Gravity would cause a universe that was initially at equilibrium to contract. To counteract this possibility, Einstein added the cosmological constant, a repulsive energy.

He later abandoned the cosmological constant and called it the "biggest blunder" of his life. The discovery of dark energy in 1998 revived the theory.

"Its exotic repulsive gravity, this strange feature that Einstein first predicted, appears to be making the expansion rate of the universe speed up today," Riess told reporters in a telephone briefing.

"It appears that this dark energy was already boosting the expansion of the universe 9 billion years ago."

COSMIC MILE MARKERS

This strengthens evidence suggesting the expansion of the early universe after the Big Bang first slowed but then began to accelerate around 4 to 5 billion years ago.

The scientists came to this conclusion by studying 24 distant stars that exploded in blasts known as supernovae 9 billion years ago, when the universe was half the size it is now.

"Supernovae are cosmic mile markers," Riess said.

These particular supernovae are helpful because they all exploded at the same size -- 1.4 times the mass of our own sun. So by measuring their apparent brightness, astronomers can measure how far away they were and thus how fast the universe is expanding.

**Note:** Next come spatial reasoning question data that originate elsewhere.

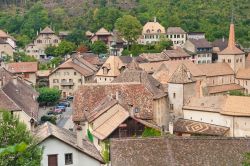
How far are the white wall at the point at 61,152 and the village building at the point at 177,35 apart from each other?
300 ft

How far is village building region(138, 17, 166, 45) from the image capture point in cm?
12000

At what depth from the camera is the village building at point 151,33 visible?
12000 centimetres

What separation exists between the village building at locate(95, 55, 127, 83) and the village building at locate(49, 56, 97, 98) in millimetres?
5796

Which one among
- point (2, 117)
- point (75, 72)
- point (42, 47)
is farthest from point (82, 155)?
point (42, 47)

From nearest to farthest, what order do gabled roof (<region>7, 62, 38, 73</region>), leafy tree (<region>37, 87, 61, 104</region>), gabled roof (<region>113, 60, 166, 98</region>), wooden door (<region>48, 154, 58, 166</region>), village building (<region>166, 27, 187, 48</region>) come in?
1. wooden door (<region>48, 154, 58, 166</region>)
2. gabled roof (<region>113, 60, 166, 98</region>)
3. leafy tree (<region>37, 87, 61, 104</region>)
4. gabled roof (<region>7, 62, 38, 73</region>)
5. village building (<region>166, 27, 187, 48</region>)

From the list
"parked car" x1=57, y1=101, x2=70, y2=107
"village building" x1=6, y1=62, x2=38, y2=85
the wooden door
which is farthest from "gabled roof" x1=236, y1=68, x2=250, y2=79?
the wooden door

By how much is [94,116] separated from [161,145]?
1299 centimetres

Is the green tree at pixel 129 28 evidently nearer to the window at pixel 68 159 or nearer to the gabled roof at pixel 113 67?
the gabled roof at pixel 113 67

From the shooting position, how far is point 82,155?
29.9 metres

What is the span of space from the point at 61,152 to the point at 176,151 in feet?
22.8

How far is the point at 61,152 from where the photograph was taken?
29.3 metres

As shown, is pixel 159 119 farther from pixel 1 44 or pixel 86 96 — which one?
pixel 1 44

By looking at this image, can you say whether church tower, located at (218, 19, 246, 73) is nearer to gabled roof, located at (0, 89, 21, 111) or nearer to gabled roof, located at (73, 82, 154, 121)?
gabled roof, located at (73, 82, 154, 121)

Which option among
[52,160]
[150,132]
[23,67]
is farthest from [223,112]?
[23,67]
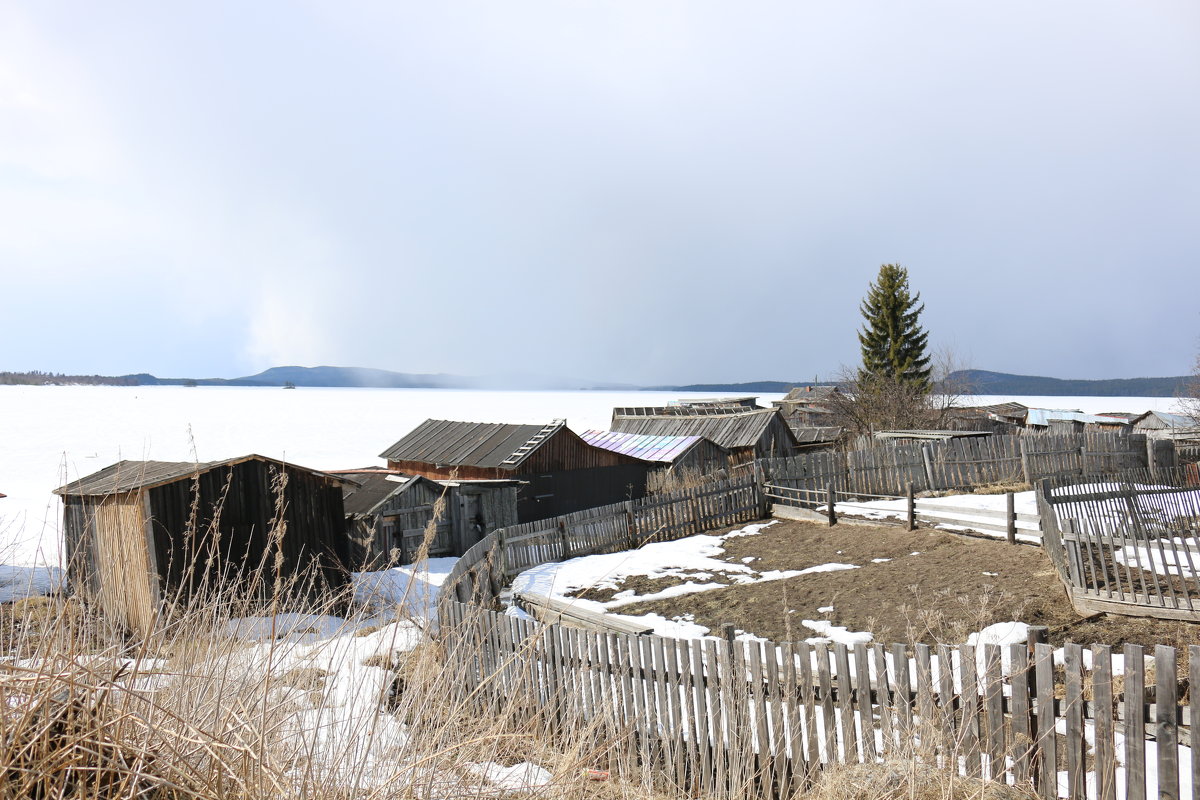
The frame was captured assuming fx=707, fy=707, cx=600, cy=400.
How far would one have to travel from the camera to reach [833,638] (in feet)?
27.8

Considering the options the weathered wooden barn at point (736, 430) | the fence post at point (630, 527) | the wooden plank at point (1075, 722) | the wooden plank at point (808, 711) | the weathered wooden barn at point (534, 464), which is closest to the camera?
the wooden plank at point (1075, 722)

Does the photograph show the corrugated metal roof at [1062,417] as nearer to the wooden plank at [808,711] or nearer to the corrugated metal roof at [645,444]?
the corrugated metal roof at [645,444]

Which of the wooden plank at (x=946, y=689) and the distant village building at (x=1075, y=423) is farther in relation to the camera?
the distant village building at (x=1075, y=423)

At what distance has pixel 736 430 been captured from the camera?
3616cm

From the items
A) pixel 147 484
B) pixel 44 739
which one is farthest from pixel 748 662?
pixel 147 484

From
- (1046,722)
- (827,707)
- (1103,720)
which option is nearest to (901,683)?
(827,707)

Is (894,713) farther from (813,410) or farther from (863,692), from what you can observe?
(813,410)

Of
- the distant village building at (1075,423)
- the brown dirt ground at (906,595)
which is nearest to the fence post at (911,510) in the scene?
the brown dirt ground at (906,595)

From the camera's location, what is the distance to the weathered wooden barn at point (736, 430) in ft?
114

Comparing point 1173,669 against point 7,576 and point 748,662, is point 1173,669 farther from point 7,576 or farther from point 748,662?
point 7,576

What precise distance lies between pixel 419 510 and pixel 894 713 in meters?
19.1

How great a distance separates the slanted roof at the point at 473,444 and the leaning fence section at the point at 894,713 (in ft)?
65.6

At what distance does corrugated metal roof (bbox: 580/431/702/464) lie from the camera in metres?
31.3

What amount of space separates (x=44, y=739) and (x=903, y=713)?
4.77 meters
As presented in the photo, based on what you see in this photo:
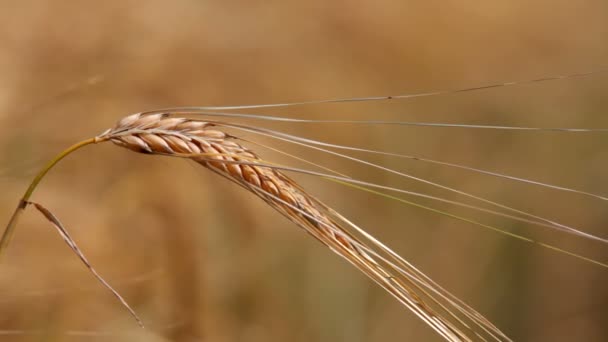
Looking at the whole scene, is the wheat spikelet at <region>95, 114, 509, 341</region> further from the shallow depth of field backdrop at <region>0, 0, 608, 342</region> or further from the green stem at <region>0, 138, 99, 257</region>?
the shallow depth of field backdrop at <region>0, 0, 608, 342</region>

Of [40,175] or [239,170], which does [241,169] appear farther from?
[40,175]

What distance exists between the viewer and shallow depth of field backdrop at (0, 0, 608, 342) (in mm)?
1033

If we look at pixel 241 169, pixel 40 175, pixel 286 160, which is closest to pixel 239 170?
pixel 241 169

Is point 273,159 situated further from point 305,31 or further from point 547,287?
point 547,287

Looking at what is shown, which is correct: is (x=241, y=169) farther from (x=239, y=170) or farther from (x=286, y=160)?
(x=286, y=160)

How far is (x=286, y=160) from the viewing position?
119cm

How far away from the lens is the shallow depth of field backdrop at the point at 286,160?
1.03 meters

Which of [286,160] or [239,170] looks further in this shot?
[286,160]

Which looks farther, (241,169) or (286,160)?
(286,160)

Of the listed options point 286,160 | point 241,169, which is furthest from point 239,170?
point 286,160

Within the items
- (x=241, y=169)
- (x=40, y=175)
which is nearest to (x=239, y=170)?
(x=241, y=169)

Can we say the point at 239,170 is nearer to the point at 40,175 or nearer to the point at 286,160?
the point at 40,175

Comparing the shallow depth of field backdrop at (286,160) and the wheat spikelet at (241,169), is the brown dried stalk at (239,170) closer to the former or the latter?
the wheat spikelet at (241,169)

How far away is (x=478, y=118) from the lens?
1.31 m
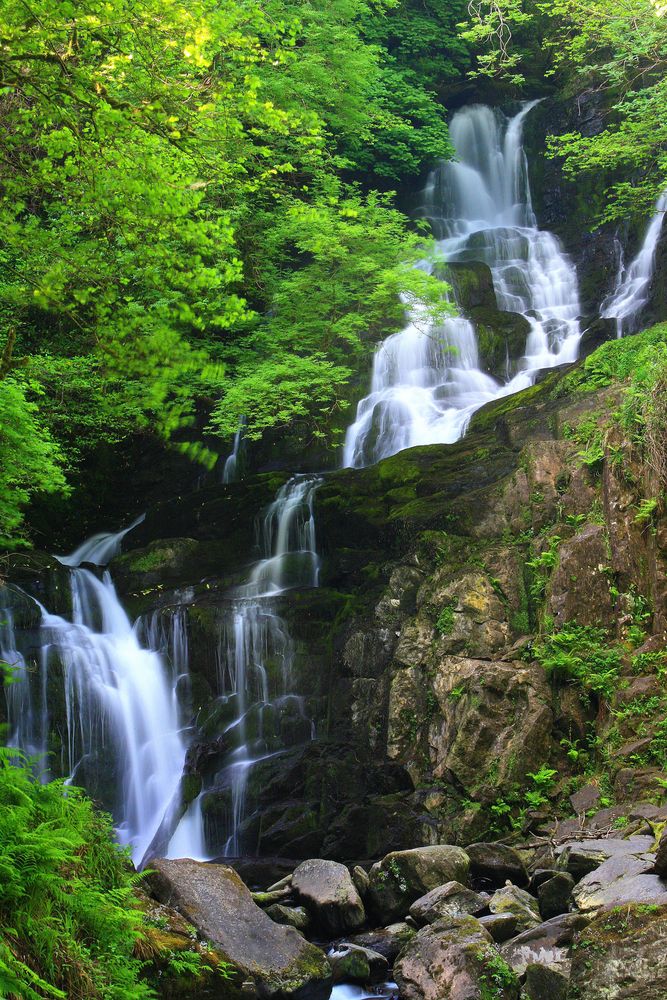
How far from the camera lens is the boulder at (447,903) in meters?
6.76

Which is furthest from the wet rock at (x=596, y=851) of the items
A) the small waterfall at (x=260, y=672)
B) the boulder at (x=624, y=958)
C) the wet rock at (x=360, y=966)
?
the small waterfall at (x=260, y=672)

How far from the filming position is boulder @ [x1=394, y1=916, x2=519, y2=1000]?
5629 millimetres

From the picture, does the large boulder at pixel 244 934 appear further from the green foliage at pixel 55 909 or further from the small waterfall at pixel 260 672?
the small waterfall at pixel 260 672

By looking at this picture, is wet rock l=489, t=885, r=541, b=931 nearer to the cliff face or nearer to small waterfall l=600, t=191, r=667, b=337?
the cliff face

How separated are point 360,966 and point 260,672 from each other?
5.54 meters

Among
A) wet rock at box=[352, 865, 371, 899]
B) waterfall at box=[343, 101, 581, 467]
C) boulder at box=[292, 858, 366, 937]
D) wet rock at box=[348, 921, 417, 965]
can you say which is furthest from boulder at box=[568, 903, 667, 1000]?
waterfall at box=[343, 101, 581, 467]

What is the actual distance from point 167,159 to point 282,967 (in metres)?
8.01

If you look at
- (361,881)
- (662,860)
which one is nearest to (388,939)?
(361,881)

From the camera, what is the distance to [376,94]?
2258 cm

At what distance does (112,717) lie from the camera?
38.0 ft

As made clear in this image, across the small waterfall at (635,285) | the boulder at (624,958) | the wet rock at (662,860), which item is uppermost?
the small waterfall at (635,285)

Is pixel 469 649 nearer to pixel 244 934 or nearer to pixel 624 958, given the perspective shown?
pixel 244 934

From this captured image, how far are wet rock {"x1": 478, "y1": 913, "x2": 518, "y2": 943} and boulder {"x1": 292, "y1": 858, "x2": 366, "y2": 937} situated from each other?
1.48m

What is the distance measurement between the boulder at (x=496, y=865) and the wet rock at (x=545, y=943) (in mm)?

Although there are competing theories about what the universe is doing, the most accepted idea currently is that the universe is expanding at a rate that will allow it to continue expanding forever, as opposed to a "steady-state" universe or one that will eventually contract.

...

The expansion of the universe, and the rate of this expansion, is affected by how much matter there is, and thus how much gravity there is, and how much it is counteracted by this dark energy.

The researchers will publish their findings in the February issue of the Astrophysical Journal.